Scientific classification
- Kingdom: Plantae
- Clade: Tracheophytes
- Clade: Angiosperms
- Clade: Eudicots
- Clade: Rosids
- Order: Fabales
- Family: Fabaceae
- Subfamily: Faboideae
- Genus: Astragalus
- Species: A. congdonii
- Binomial name: Astragalus congdonii S.Wats.

= Astragalus congdonii =

- Genus: Astragalus
- Species: congdonii
- Authority: S.Wats.
- Conservation status: G4

Species of legume

Astragalus congdonii is a species of milkvetch known by the common name Congdon's milkvetch. It is a perennial herb that is endemic to central California.

==Description==
Astragalus congdonii is a hairy perennial herb growing to heights between 20 and 70 centimeters.
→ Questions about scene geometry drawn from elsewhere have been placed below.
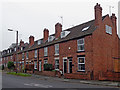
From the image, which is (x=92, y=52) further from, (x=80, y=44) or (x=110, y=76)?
(x=110, y=76)

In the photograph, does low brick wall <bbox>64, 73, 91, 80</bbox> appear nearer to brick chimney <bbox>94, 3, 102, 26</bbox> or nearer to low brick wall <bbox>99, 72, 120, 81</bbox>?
low brick wall <bbox>99, 72, 120, 81</bbox>

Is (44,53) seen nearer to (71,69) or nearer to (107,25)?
(71,69)

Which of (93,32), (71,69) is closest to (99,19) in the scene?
(93,32)

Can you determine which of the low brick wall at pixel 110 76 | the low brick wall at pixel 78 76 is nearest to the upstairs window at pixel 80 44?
the low brick wall at pixel 78 76

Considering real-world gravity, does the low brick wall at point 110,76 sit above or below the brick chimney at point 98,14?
below

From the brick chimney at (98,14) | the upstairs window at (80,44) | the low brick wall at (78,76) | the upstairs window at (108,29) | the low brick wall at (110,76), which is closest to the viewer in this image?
the low brick wall at (110,76)

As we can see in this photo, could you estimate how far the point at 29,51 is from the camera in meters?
36.1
The sparse leaves are up to 14 centimeters long and are made up of several pairs of oval-shaped leaflets. The large, open inflorescence bears up to 35 cream-colored flowers, each about 1 to 1.5 centimeters long. The fruit is a narrow legume pod up to 3.5 centimeters long which dries to a thick papery texture. Flowers bloom March to June.

==Distribution and habitat==
Astragalus congdonii is endemic to the Sierra Nevada foothills of central California. Its habitats include canyon sides, open brushy banks, and serpentinized bedrocks.